DIRECTIONS FOR THIS TASK » Which lines in the items below contain the word "terms", counting only matches with the same capitalization? Copy out each of those lines in full.

EXTRACTED RECORDS »
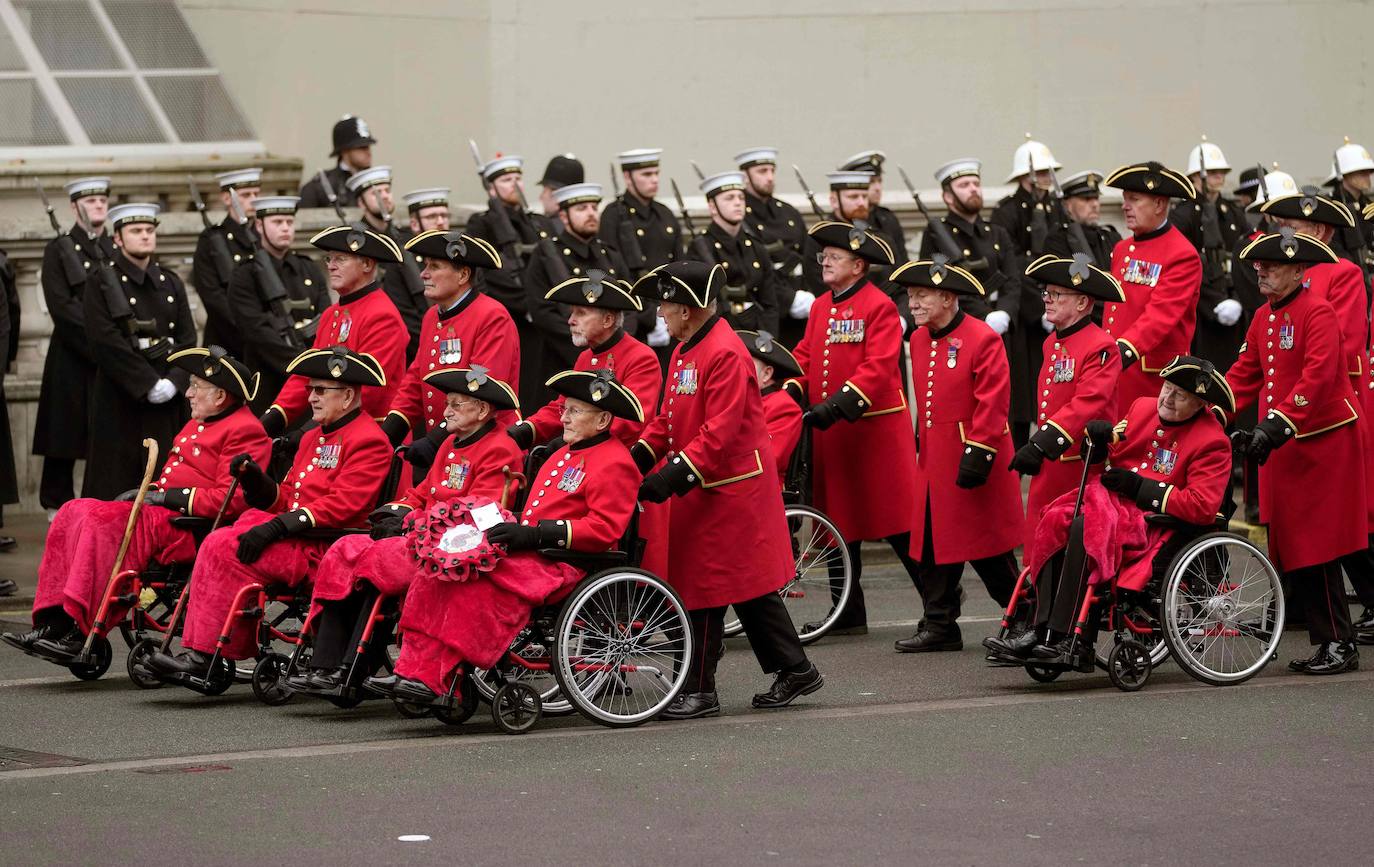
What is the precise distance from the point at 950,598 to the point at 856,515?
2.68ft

---

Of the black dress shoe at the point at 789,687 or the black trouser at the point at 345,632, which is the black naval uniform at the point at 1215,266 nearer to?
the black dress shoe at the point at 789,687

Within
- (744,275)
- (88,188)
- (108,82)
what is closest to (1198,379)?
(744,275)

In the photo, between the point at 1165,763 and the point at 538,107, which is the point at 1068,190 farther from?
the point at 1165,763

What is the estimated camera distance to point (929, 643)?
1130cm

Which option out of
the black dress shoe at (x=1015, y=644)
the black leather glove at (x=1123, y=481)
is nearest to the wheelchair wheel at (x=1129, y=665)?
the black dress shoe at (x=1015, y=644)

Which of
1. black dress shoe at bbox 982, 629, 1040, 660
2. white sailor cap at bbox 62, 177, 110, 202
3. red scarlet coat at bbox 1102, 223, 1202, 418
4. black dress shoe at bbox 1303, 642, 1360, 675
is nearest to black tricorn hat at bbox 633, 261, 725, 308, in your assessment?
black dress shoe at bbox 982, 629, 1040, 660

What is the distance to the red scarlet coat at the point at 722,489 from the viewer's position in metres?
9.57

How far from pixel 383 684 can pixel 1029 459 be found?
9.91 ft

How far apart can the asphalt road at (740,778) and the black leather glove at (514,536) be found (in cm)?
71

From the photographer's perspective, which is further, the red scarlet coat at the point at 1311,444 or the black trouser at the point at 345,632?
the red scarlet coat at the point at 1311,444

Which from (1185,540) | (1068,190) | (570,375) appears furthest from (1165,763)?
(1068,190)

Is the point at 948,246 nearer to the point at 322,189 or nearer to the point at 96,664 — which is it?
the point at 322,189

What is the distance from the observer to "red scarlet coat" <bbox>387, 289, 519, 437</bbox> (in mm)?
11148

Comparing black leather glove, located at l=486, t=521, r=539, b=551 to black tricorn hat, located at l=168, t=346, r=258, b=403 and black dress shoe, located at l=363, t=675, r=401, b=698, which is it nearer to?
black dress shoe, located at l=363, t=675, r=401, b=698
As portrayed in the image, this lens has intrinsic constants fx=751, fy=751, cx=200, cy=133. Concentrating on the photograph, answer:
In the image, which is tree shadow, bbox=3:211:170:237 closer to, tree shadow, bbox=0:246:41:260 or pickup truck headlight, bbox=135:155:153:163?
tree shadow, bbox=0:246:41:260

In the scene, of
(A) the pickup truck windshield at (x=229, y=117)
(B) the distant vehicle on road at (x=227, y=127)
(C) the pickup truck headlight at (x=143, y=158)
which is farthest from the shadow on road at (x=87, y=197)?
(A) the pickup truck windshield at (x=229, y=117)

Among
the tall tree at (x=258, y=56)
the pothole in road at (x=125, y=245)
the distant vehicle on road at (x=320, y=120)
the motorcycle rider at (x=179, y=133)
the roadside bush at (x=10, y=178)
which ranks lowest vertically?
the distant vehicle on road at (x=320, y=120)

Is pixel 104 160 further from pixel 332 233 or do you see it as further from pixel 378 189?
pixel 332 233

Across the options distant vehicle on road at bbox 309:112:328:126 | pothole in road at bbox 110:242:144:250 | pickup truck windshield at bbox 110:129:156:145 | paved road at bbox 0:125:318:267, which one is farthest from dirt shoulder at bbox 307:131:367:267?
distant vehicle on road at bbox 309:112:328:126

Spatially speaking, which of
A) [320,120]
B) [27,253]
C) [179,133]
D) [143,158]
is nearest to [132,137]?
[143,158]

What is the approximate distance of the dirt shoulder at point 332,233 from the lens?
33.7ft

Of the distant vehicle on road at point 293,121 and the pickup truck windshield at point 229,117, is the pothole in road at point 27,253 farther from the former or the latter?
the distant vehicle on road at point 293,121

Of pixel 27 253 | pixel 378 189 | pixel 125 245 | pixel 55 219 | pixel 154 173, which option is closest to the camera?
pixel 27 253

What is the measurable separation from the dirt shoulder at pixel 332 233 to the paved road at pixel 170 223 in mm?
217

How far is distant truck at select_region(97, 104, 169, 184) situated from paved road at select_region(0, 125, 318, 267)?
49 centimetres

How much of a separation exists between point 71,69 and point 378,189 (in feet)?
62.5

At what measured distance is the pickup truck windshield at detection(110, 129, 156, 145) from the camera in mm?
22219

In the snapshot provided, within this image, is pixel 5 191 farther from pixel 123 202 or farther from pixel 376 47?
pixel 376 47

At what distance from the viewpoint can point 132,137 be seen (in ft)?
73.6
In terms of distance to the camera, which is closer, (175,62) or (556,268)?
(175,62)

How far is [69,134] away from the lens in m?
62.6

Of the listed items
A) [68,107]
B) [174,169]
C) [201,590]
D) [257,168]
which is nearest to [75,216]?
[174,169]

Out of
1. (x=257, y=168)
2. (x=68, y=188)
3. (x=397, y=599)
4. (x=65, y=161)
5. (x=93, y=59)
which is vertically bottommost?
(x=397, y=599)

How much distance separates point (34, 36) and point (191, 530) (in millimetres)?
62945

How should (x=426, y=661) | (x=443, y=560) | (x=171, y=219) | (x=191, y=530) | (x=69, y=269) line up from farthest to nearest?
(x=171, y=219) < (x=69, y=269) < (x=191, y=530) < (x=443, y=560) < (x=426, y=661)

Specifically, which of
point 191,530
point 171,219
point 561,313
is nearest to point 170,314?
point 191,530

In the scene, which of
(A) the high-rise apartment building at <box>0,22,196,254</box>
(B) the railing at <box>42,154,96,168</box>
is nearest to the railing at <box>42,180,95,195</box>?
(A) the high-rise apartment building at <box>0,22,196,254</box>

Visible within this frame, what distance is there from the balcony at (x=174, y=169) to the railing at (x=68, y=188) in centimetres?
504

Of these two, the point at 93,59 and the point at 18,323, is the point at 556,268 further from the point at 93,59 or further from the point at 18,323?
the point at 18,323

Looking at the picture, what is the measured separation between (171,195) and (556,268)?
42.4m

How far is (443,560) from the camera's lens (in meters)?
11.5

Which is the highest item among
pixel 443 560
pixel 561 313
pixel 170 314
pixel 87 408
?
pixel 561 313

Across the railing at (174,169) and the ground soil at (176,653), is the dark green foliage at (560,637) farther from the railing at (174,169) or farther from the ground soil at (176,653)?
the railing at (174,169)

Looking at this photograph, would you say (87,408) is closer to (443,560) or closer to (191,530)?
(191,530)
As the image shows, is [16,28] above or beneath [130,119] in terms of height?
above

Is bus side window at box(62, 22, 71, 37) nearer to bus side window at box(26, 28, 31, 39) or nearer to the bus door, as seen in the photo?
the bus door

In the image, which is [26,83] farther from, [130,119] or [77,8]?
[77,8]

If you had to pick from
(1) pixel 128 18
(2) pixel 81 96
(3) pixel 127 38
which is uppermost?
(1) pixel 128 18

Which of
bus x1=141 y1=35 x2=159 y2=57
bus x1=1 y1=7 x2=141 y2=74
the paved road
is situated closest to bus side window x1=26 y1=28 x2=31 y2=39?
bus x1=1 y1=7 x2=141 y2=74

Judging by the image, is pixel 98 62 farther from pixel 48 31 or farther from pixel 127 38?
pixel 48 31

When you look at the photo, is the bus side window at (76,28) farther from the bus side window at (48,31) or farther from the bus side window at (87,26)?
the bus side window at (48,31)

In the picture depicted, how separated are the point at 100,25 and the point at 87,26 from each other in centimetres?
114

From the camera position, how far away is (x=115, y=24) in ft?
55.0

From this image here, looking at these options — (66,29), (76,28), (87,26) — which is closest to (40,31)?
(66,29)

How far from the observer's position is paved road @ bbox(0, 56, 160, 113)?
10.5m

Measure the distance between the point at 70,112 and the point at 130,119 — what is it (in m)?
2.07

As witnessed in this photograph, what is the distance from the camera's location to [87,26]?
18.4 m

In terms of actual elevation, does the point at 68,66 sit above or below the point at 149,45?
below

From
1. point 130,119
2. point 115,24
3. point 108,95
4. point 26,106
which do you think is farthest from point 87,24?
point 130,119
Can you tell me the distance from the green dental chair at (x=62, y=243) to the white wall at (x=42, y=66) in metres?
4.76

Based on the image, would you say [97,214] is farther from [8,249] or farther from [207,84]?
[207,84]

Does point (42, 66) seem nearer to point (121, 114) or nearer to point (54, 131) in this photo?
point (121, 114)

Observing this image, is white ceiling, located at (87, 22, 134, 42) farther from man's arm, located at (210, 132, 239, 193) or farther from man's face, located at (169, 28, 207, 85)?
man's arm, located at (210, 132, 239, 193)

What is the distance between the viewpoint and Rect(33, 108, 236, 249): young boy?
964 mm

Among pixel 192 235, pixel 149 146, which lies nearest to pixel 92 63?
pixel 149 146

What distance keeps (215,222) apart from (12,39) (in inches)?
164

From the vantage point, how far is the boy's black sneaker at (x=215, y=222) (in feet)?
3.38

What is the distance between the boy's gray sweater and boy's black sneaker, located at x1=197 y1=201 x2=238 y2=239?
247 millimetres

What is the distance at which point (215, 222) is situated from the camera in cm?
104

THE OUTPUT »
In terms of distance to the camera, which is closer, (175,62) or (556,268)?
As the image shows, is [16,28] above or beneath [130,119] in terms of height?
In terms of actual elevation, does the point at 68,66 sit above or below the point at 149,45?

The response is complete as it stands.